Netflix went live with its streaming service in nearly every country in the world on Wednesday, tripling its expansion almost instantly.
At a keynote address at the Consumer Electronics Show in Las Vegas, Netflix chief executive Reed Hastings announced the American streaming service had switched on in 130 new countries, including Azerbaijan, India, Nigeria, Vietnam, Poland, Saudi Arabia and Turkey.
“Right now, you are witnessing the birth of a global TV network,” Hastings said in his announcement.
“Whether you are in Sydney or St. Petersburg, Singapore or Seoul, Santiago or Saskatoon, you now can be part of the Internet TV revolution,” Hastings added.
The New York Times called the move “an unexpected acceleration of the company’s aggressive quest for global ubiquity by the end of 2016”.
When you look at a world map of “Netflixed” countries, the elephant in room (or the globe) is China – an immense grey void that is home to nearly a quarter of the world’s broadband households.

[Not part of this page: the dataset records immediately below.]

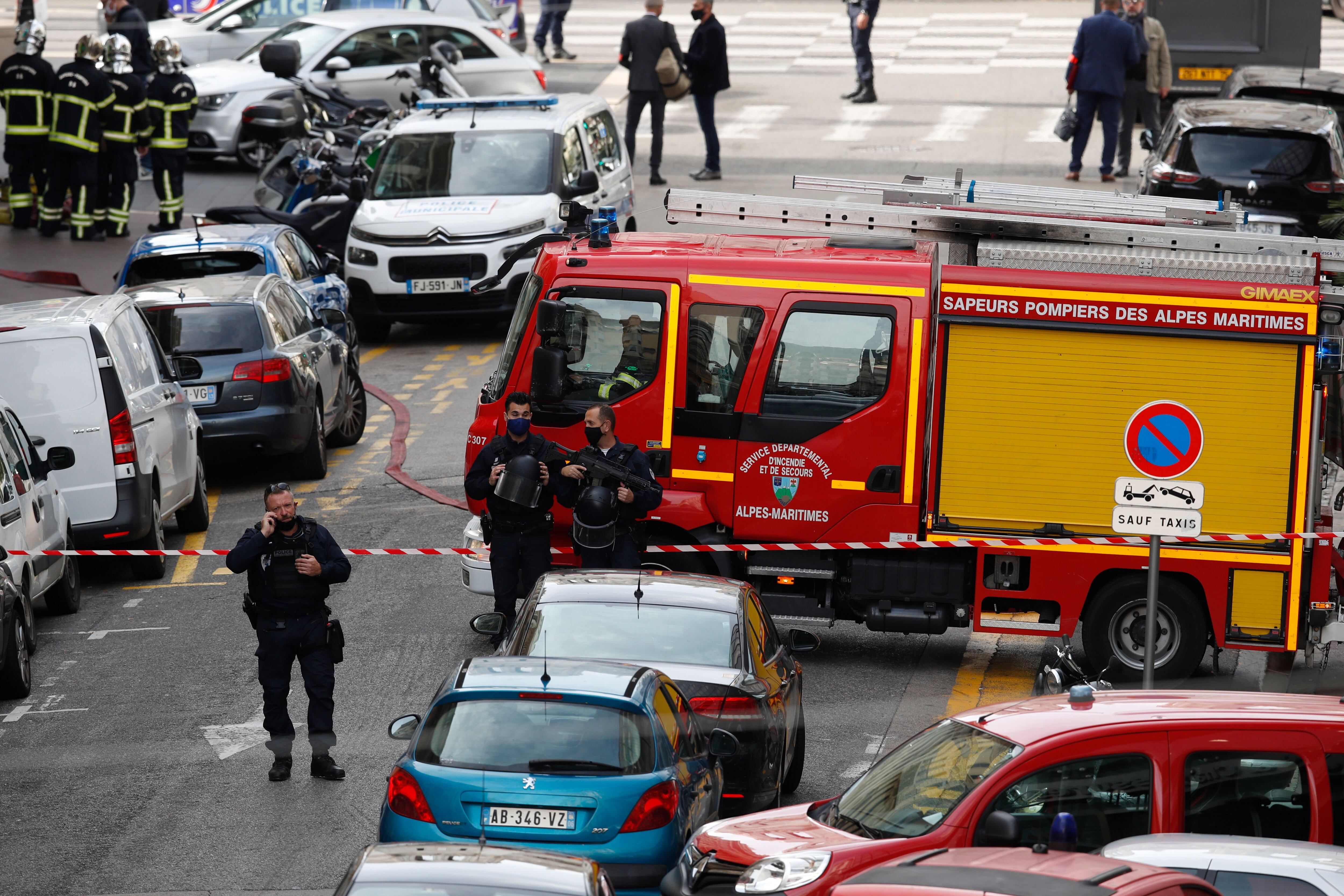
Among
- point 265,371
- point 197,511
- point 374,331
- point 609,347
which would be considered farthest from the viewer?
point 374,331

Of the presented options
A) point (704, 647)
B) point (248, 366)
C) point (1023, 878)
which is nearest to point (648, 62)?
point (248, 366)

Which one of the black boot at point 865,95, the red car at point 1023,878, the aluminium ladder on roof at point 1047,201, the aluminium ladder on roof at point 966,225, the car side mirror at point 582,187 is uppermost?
the aluminium ladder on roof at point 1047,201

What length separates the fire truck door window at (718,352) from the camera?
12.3 m

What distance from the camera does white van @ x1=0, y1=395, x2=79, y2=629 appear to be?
12.3 metres

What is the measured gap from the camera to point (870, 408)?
1215cm

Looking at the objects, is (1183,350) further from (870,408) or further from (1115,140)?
(1115,140)

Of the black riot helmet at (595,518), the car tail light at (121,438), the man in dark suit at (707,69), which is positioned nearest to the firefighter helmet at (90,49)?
the man in dark suit at (707,69)

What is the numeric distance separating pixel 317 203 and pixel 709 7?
7107 millimetres

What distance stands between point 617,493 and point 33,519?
13.1ft

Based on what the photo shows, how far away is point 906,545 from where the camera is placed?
478 inches

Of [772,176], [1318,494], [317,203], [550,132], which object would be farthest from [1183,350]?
[772,176]

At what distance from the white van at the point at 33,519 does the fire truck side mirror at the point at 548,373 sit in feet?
11.3

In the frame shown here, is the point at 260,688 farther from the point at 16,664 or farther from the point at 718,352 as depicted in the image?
the point at 718,352

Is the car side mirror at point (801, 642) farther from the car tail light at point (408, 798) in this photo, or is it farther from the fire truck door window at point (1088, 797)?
the fire truck door window at point (1088, 797)
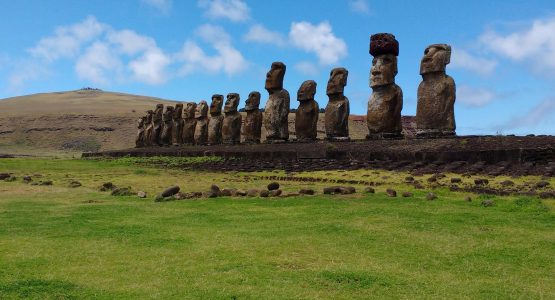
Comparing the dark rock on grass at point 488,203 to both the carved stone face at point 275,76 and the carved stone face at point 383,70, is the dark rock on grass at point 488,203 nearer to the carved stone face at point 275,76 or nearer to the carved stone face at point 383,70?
the carved stone face at point 383,70

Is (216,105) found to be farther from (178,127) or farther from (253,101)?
(178,127)

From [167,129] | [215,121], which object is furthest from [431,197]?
[167,129]

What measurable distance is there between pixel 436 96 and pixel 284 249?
12319 millimetres

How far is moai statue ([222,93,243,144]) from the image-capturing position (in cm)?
2722

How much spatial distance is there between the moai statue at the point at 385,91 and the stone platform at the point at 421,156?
38.5 inches

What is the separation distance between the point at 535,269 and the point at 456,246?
92 cm

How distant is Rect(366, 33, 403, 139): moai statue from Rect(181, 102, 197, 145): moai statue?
50.6 feet

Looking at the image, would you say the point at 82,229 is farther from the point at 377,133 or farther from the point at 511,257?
the point at 377,133

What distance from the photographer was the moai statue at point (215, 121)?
28797 mm

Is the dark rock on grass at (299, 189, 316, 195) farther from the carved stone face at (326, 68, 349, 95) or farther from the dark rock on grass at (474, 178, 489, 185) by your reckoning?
the carved stone face at (326, 68, 349, 95)

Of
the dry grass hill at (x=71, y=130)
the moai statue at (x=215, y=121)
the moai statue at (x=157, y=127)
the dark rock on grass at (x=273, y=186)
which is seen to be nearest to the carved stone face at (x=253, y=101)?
the moai statue at (x=215, y=121)

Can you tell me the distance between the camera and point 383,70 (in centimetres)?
1852

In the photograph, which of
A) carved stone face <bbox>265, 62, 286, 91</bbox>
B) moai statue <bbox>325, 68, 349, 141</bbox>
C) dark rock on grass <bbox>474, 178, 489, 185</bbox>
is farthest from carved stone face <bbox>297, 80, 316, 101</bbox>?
dark rock on grass <bbox>474, 178, 489, 185</bbox>

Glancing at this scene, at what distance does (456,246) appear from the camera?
18.4 feet
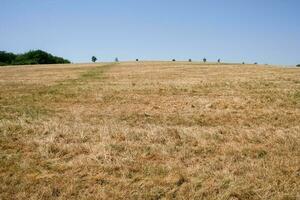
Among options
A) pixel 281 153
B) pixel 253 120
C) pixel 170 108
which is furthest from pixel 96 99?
pixel 281 153

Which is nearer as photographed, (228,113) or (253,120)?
(253,120)

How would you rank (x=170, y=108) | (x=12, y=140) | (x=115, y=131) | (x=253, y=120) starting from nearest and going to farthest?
(x=12, y=140) < (x=115, y=131) < (x=253, y=120) < (x=170, y=108)

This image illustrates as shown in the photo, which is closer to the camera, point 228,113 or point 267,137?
point 267,137

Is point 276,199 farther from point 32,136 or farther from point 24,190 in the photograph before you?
point 32,136

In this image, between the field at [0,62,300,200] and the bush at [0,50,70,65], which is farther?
the bush at [0,50,70,65]

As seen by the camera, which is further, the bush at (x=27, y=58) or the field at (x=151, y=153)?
the bush at (x=27, y=58)

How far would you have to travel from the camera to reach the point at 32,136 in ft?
29.1

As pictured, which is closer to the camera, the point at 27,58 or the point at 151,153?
the point at 151,153

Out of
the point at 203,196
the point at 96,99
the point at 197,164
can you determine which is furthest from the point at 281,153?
the point at 96,99

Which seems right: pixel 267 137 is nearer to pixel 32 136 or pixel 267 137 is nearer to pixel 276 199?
pixel 276 199

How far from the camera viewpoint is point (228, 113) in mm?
12320

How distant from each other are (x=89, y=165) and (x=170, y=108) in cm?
702

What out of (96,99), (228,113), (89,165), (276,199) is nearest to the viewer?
(276,199)

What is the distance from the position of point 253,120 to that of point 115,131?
4.63 metres
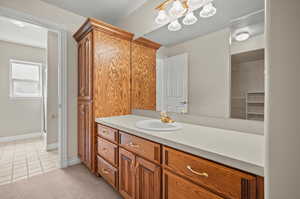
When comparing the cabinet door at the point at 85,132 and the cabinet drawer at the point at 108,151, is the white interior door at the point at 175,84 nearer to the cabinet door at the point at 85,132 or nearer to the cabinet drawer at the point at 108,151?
the cabinet drawer at the point at 108,151

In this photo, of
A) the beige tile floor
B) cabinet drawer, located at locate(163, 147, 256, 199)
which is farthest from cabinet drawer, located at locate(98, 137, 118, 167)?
the beige tile floor

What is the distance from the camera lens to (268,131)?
0.49 meters

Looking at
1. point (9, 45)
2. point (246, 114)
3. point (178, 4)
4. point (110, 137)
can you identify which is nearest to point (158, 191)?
point (110, 137)

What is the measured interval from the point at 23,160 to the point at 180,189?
287 centimetres

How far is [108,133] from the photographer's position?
155 centimetres

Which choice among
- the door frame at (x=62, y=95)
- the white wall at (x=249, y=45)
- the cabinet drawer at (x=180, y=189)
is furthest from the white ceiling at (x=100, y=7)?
the cabinet drawer at (x=180, y=189)

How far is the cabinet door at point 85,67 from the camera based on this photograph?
1.87 metres

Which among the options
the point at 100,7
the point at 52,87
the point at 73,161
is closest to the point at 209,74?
the point at 100,7

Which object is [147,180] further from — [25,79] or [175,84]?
→ [25,79]

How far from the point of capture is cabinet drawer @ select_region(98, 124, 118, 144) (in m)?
1.44

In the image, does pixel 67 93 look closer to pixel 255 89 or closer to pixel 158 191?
pixel 158 191

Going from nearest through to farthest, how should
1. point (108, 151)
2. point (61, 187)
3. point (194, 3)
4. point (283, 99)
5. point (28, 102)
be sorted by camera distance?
point (283, 99) < point (194, 3) < point (108, 151) < point (61, 187) < point (28, 102)

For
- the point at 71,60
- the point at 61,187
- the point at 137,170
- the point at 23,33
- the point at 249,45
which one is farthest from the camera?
the point at 23,33

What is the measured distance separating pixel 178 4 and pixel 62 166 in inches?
108
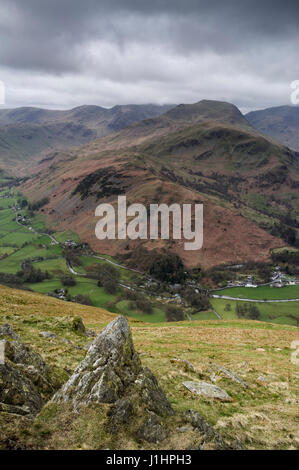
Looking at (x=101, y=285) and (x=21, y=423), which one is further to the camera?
(x=101, y=285)

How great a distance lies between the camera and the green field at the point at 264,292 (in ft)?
549

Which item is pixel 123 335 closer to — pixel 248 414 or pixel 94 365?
pixel 94 365

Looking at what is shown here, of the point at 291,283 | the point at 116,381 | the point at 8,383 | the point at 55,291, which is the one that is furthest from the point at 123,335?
the point at 291,283

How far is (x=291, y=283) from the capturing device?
189000 mm

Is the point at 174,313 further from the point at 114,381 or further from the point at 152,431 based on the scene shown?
the point at 152,431

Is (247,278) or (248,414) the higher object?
(248,414)

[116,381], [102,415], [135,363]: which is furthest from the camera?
[135,363]

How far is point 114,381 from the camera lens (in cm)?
1209

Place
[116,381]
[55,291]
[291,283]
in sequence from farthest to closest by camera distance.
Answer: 1. [291,283]
2. [55,291]
3. [116,381]

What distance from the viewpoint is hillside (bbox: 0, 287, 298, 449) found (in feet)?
32.0

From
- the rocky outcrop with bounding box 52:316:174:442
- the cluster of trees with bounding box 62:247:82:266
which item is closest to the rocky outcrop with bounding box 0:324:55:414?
the rocky outcrop with bounding box 52:316:174:442

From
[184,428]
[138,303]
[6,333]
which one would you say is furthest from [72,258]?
[184,428]

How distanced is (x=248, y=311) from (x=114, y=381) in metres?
143
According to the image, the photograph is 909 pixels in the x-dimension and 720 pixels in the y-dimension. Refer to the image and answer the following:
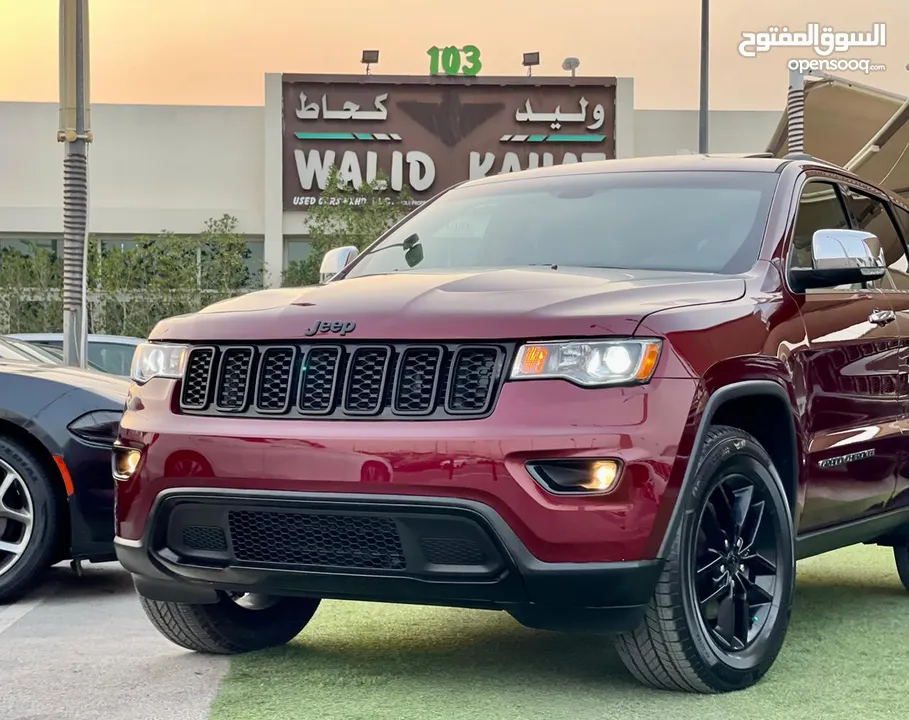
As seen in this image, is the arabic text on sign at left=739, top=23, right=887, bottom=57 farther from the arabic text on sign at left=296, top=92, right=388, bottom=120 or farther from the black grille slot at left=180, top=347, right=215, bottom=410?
the black grille slot at left=180, top=347, right=215, bottom=410

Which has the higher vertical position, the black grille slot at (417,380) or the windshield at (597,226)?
the windshield at (597,226)

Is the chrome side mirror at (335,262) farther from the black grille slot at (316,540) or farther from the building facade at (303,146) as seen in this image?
the building facade at (303,146)

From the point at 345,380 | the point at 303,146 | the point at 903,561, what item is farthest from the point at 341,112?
the point at 345,380

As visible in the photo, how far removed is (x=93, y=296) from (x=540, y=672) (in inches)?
1092

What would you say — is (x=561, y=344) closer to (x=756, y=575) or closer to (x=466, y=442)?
(x=466, y=442)

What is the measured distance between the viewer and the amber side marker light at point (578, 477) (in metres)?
3.63

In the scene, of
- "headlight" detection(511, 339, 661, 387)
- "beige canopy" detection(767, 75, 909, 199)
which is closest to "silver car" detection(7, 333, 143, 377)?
"headlight" detection(511, 339, 661, 387)

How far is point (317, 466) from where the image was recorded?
3.79m

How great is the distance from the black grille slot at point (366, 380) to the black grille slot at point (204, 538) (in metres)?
0.58

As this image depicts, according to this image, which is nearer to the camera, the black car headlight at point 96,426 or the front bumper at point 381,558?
the front bumper at point 381,558

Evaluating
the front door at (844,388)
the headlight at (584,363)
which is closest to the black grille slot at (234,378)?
the headlight at (584,363)

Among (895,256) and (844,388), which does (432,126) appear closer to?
(895,256)

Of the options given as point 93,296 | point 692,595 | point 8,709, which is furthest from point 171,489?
point 93,296

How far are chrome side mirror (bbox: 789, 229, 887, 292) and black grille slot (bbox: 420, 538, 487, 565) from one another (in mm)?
1635
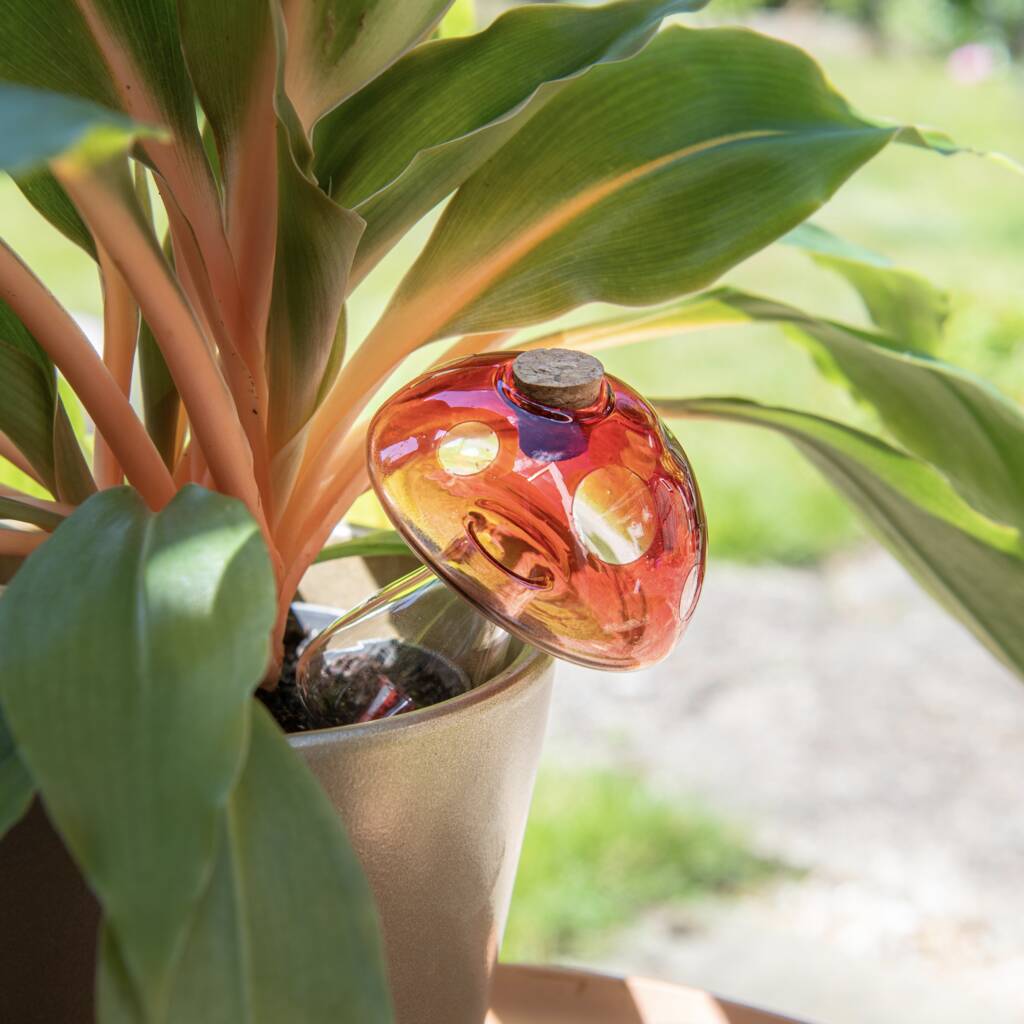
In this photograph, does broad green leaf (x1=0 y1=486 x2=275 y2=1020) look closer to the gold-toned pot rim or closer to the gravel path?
the gold-toned pot rim

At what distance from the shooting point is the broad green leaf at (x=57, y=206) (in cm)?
54

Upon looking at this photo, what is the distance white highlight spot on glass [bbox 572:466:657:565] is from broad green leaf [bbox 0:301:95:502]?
234 mm

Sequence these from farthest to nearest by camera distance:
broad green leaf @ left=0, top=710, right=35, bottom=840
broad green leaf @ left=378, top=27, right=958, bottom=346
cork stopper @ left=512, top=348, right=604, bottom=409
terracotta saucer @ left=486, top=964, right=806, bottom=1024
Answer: terracotta saucer @ left=486, top=964, right=806, bottom=1024 → broad green leaf @ left=378, top=27, right=958, bottom=346 → cork stopper @ left=512, top=348, right=604, bottom=409 → broad green leaf @ left=0, top=710, right=35, bottom=840

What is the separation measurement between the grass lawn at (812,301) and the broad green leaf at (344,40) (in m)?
1.14

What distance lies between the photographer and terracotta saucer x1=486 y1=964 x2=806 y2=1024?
0.64m

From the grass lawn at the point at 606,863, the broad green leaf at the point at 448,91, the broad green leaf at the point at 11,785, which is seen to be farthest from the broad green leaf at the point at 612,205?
the grass lawn at the point at 606,863

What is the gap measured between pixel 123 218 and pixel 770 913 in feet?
4.04

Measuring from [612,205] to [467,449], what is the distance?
167 millimetres

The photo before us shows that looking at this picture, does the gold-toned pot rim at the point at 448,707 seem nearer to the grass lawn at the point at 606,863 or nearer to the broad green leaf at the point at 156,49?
the broad green leaf at the point at 156,49

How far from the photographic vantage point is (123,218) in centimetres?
37

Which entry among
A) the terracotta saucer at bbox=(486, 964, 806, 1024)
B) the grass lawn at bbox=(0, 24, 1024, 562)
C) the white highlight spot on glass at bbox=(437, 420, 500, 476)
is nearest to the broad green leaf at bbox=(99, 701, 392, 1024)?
the white highlight spot on glass at bbox=(437, 420, 500, 476)

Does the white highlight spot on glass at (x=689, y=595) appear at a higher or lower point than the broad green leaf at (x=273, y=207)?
lower

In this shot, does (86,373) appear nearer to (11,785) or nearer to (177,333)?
(177,333)

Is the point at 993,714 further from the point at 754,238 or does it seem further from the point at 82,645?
the point at 82,645
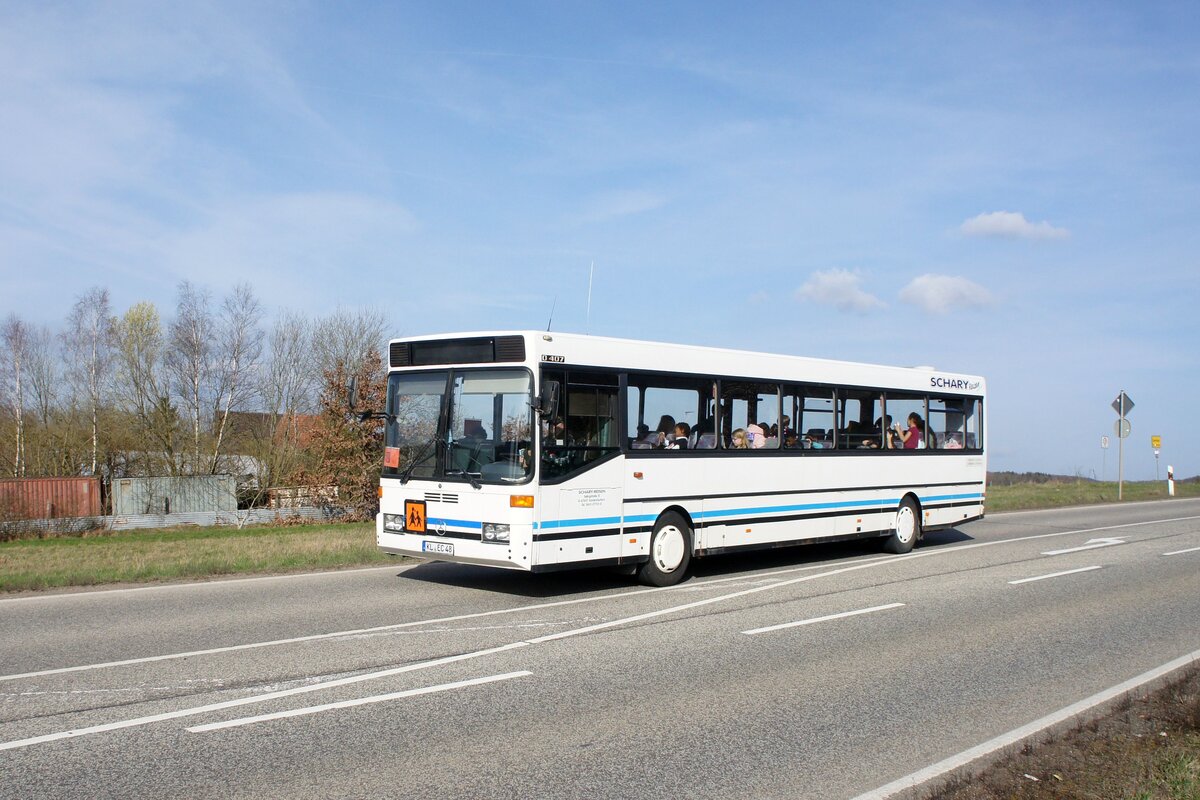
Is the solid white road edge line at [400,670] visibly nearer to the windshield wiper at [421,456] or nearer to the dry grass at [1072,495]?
the windshield wiper at [421,456]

Before Wednesday’s announcement, Netflix was available in 60 countries and 17 languages. It is now available in 190.
In addition to its rapid expansion, Hastings said that territorial licensing restrictions, which limit content – a key complaint made by Australian users – will be eliminated in the next decade.
"As we build our library and renew existing deals we're getting to the state where over the next five or 10 years everything will be consistent around Netflix and everything will be available globally," he said in a Q&A session following the keynote address.
"We're moving as quickly as we can ... [but] we're still somewhat a prisoner of the current distribution architecture.”
"We want the citizens of the world to have the same content."